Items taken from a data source
[START]

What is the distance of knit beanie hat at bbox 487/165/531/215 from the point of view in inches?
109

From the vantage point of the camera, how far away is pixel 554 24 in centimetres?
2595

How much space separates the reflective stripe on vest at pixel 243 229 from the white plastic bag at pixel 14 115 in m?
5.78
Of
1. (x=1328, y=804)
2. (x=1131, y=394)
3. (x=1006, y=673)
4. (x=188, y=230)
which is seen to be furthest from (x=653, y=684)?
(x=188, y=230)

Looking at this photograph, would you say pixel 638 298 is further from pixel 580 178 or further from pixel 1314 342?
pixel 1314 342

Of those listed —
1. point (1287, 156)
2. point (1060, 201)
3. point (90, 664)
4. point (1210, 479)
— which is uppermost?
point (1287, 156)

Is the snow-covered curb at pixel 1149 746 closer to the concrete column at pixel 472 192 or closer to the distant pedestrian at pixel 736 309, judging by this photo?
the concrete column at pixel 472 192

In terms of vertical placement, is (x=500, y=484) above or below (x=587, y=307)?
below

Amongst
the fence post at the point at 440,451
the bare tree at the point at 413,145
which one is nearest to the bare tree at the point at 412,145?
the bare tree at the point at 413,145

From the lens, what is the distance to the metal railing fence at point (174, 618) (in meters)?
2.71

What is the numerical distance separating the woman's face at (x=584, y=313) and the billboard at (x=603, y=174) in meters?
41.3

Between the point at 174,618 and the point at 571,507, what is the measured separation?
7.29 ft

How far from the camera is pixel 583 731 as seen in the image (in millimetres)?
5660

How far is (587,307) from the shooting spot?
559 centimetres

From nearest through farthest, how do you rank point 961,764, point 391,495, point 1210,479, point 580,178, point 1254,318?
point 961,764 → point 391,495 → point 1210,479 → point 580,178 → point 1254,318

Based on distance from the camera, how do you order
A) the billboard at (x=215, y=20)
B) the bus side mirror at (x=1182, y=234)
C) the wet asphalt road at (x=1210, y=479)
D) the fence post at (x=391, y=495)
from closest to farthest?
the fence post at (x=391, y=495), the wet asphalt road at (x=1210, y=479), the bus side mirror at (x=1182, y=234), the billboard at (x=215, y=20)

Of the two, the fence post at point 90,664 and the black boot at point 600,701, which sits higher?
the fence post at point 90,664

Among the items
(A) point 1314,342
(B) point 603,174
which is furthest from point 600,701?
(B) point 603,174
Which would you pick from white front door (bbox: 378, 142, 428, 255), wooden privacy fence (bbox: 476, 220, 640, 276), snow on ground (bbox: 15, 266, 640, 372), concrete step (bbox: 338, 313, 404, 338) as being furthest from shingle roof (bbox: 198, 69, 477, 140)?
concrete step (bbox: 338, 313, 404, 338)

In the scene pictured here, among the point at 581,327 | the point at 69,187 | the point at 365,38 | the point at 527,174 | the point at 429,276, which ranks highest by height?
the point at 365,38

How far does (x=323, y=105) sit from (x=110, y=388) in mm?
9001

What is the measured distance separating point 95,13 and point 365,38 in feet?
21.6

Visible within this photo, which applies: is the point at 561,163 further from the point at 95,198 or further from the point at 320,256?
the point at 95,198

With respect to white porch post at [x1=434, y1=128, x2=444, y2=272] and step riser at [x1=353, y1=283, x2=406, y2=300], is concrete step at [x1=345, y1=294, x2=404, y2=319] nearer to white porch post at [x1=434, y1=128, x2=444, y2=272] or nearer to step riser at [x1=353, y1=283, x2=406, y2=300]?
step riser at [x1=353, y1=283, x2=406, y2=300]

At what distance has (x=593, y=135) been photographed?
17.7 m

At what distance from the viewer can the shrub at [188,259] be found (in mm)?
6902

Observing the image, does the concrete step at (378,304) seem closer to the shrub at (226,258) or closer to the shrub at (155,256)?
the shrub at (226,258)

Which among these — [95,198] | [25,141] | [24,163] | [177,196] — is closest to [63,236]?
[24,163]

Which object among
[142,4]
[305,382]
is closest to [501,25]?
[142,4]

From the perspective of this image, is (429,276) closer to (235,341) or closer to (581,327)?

[END]

» **STATED GOAL**
Print every line of the data above again, word for word, leaving nothing out and changing nothing.

» **WRITTEN REPLY**
What is the distance of knit beanie hat at bbox 487/165/531/215 from the point of view in inches?
109

From the vantage point of the camera, how far away is pixel 554 24 in centimetres?
2595

How much space separates the reflective stripe on vest at pixel 243 229 from the white plastic bag at pixel 14 115 in m?
5.78
Of
1. (x=1328, y=804)
2. (x=1131, y=394)
3. (x=1006, y=673)
4. (x=188, y=230)
which is seen to be furthest from (x=653, y=684)?
(x=188, y=230)

Looking at this photograph, would you say pixel 638 298 is further from pixel 580 178 or further from pixel 1314 342?
pixel 1314 342

Of those listed —
1. point (1287, 156)
2. point (1060, 201)
3. point (90, 664)
4. point (1210, 479)
— which is uppermost?
point (1287, 156)

Is the snow-covered curb at pixel 1149 746 closer to the concrete column at pixel 472 192 or closer to the distant pedestrian at pixel 736 309, judging by this photo?
the concrete column at pixel 472 192

In terms of vertical placement, is (x=500, y=484) above or below (x=587, y=307)?
below

Amongst
the fence post at the point at 440,451
the bare tree at the point at 413,145
which one is nearest to the bare tree at the point at 412,145?
the bare tree at the point at 413,145

From the lens, what is the distance to the metal railing fence at point (174, 618) (in meters)?
2.71

What is the numerical distance separating the woman's face at (x=584, y=313) and the billboard at (x=603, y=174) in meters?
41.3

Between the point at 174,618 and the point at 571,507, what is the measured separation?
7.29 ft

How far from the camera is pixel 583 731 as seen in the image (in millimetres)?
5660

How far is (587,307) from the shooting spot?
559 centimetres

From nearest through farthest, how do you rank point 961,764, point 391,495, point 1210,479, point 580,178, point 1254,318?
point 961,764 → point 391,495 → point 1210,479 → point 580,178 → point 1254,318

Based on distance from the camera, how do you order
A) the billboard at (x=215, y=20)
B) the bus side mirror at (x=1182, y=234)
C) the wet asphalt road at (x=1210, y=479)
D) the fence post at (x=391, y=495)
from closest to farthest?
the fence post at (x=391, y=495), the wet asphalt road at (x=1210, y=479), the bus side mirror at (x=1182, y=234), the billboard at (x=215, y=20)

Of the two, the fence post at point 90,664 and the black boot at point 600,701, which sits higher?
the fence post at point 90,664

Among the items
(A) point 1314,342
(B) point 603,174
which is furthest from point 600,701?
(B) point 603,174
Which would you pick from white front door (bbox: 378, 142, 428, 255), wooden privacy fence (bbox: 476, 220, 640, 276), snow on ground (bbox: 15, 266, 640, 372), concrete step (bbox: 338, 313, 404, 338) as being furthest from shingle roof (bbox: 198, 69, 477, 140)?
concrete step (bbox: 338, 313, 404, 338)

In the scene pictured here, among the point at 581,327 | the point at 69,187 | the point at 365,38 | the point at 527,174 | the point at 429,276, which ranks highest by height?
the point at 365,38

How far does (x=323, y=105) sit from (x=110, y=388) in mm?
9001

What is the measured distance separating point 95,13 and point 365,38 in feet?
21.6

Visible within this photo, which applies: is the point at 561,163 further from the point at 95,198 or further from the point at 320,256?
the point at 95,198

With respect to white porch post at [x1=434, y1=128, x2=444, y2=272] and step riser at [x1=353, y1=283, x2=406, y2=300], is concrete step at [x1=345, y1=294, x2=404, y2=319] nearer to white porch post at [x1=434, y1=128, x2=444, y2=272] or nearer to step riser at [x1=353, y1=283, x2=406, y2=300]?
step riser at [x1=353, y1=283, x2=406, y2=300]

At what distance has (x=593, y=135) been photographed?
17.7 m

At what distance from the viewer can the shrub at [188,259] be found (in mm)?
6902

Observing the image, does the concrete step at (378,304) seem closer to the shrub at (226,258) or closer to the shrub at (155,256)?
the shrub at (226,258)

Which among these — [95,198] | [25,141] | [24,163] | [177,196] — is closest to [63,236]?
[24,163]

Which object among
[142,4]
[305,382]
is closest to [501,25]?
[142,4]

From the perspective of this image, is (429,276) closer to (235,341) or closer to (581,327)?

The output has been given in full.